● Aim:
Quote all the rows below word for word, leaving out the pictures.

(Questions on scene geometry)
|---|
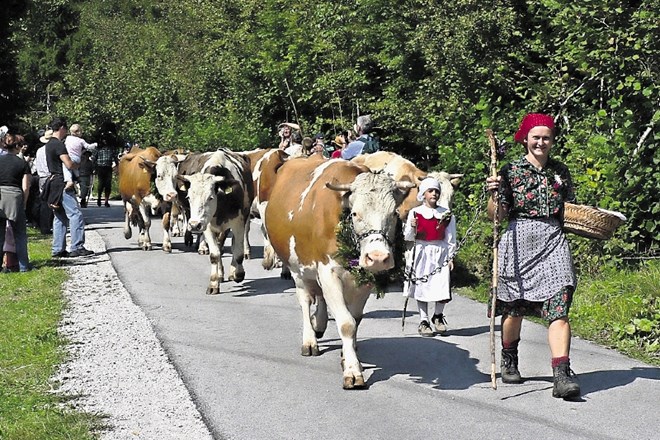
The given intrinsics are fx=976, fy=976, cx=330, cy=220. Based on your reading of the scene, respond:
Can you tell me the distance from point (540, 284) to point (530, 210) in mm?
590

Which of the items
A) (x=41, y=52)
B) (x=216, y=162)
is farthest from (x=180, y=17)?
(x=216, y=162)

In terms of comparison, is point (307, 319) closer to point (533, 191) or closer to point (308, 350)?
point (308, 350)

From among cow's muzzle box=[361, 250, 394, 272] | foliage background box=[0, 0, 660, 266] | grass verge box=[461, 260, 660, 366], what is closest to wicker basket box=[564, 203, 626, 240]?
cow's muzzle box=[361, 250, 394, 272]

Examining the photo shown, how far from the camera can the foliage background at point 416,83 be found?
1222cm

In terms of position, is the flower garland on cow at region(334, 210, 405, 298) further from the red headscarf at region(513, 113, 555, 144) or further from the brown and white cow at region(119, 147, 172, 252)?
the brown and white cow at region(119, 147, 172, 252)

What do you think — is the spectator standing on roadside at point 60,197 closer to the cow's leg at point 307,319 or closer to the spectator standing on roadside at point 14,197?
the spectator standing on roadside at point 14,197

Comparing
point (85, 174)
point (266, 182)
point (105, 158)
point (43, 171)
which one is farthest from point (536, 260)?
point (105, 158)

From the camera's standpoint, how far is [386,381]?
8.17 m

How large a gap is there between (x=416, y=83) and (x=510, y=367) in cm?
1764

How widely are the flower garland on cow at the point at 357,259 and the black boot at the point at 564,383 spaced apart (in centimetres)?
147

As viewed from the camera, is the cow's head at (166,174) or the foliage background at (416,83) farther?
the cow's head at (166,174)

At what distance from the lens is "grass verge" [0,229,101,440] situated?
6.70 meters

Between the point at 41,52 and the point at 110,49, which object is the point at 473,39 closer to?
the point at 110,49

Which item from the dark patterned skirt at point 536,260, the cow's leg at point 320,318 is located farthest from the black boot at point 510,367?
the cow's leg at point 320,318
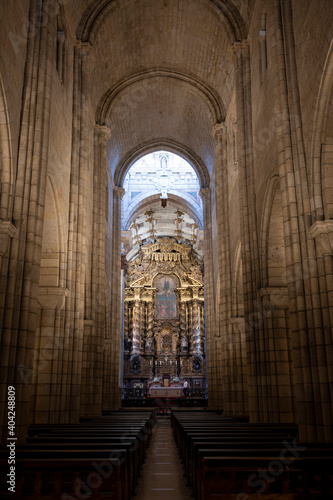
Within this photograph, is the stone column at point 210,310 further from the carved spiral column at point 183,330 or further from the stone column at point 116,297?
the carved spiral column at point 183,330

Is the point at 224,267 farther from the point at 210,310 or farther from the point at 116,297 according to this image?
the point at 116,297

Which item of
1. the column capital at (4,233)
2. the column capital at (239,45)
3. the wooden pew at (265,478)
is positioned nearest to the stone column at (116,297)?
the column capital at (239,45)

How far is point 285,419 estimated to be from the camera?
11.5 m

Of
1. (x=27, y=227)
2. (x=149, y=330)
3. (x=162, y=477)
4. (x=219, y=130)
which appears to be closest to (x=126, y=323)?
(x=149, y=330)

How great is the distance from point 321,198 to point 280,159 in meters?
1.50

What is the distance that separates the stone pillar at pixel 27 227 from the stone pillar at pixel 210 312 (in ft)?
48.3

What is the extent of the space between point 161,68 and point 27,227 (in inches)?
589

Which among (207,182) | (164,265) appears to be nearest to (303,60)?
(207,182)

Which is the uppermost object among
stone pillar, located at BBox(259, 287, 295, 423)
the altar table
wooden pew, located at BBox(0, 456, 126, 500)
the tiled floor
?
stone pillar, located at BBox(259, 287, 295, 423)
|---|
● Final answer:
The given intrinsics are fx=976, fy=976, cx=330, cy=220. Based on your reading of the scene, respond:
Can you tell me the distance from point (540, 284) to point (530, 210) in mm?
590

Which of the items
A) (x=41, y=52)
B) (x=216, y=162)
is farthest from (x=180, y=17)?
(x=216, y=162)

In terms of comparison, is point (307, 319) closer to point (533, 191) or closer to point (308, 350)?
point (308, 350)

From among cow's muzzle box=[361, 250, 394, 272] | foliage background box=[0, 0, 660, 266] | grass verge box=[461, 260, 660, 366], what is closest to wicker basket box=[564, 203, 626, 240]?
cow's muzzle box=[361, 250, 394, 272]

Examining the photo shown, how far from the camera can the foliage background at point 416,83 be found?
1222cm

In terms of position, is the flower garland on cow at region(334, 210, 405, 298) further from the red headscarf at region(513, 113, 555, 144) or further from the brown and white cow at region(119, 147, 172, 252)?
the brown and white cow at region(119, 147, 172, 252)

What do you think — is the spectator standing on roadside at point 60,197 closer to the cow's leg at point 307,319 or closer to the spectator standing on roadside at point 14,197?
the spectator standing on roadside at point 14,197

Comparing
point (85, 174)
point (266, 182)
point (105, 158)
point (43, 171)
which one is farthest from point (536, 260)?
point (105, 158)

From the camera's standpoint, how far is [386,381]?
8.17 m

How large a gap is there between (x=416, y=83) and (x=510, y=367) in cm?
1764

How widely are the flower garland on cow at the point at 357,259 and the black boot at the point at 564,383 spaced apart (in centimetres)?
147

As viewed from the camera, is the cow's head at (166,174) or the foliage background at (416,83) farther?
the cow's head at (166,174)

At what distance from the lens is "grass verge" [0,229,101,440] situated?
6.70 meters

Between the point at 41,52 and the point at 110,49, which object is the point at 473,39 closer to?
the point at 110,49

Which item from the dark patterned skirt at point 536,260, the cow's leg at point 320,318 is located farthest from the black boot at point 510,367?
the cow's leg at point 320,318
Within this photograph, is the stone column at point 210,310 further from the carved spiral column at point 183,330 or further from the stone column at point 116,297?
the carved spiral column at point 183,330

Is the point at 224,267 farther from the point at 210,310 or farther from the point at 116,297 according to this image?
the point at 116,297

Which item of
1. the column capital at (4,233)
2. the column capital at (239,45)
3. the wooden pew at (265,478)
is positioned nearest to the stone column at (116,297)?
the column capital at (239,45)

How far is point 285,419 estimated to be from the camera?
11.5 m

Of
1. (x=27, y=227)
2. (x=149, y=330)
3. (x=162, y=477)
4. (x=219, y=130)
which appears to be closest to (x=126, y=323)?
(x=149, y=330)

How great is the distance from point 321,198 to point 280,159 in meters?
1.50

What is the distance that separates the stone pillar at pixel 27 227 from the stone pillar at pixel 210 312 (in ft)?
48.3

What is the extent of the space between point 161,68 and point 27,227 (in inches)?
589

Which among (207,182) | (164,265) appears to be nearest to (303,60)?
(207,182)

Which is the uppermost object among
stone pillar, located at BBox(259, 287, 295, 423)
the altar table
wooden pew, located at BBox(0, 456, 126, 500)
the tiled floor
?
stone pillar, located at BBox(259, 287, 295, 423)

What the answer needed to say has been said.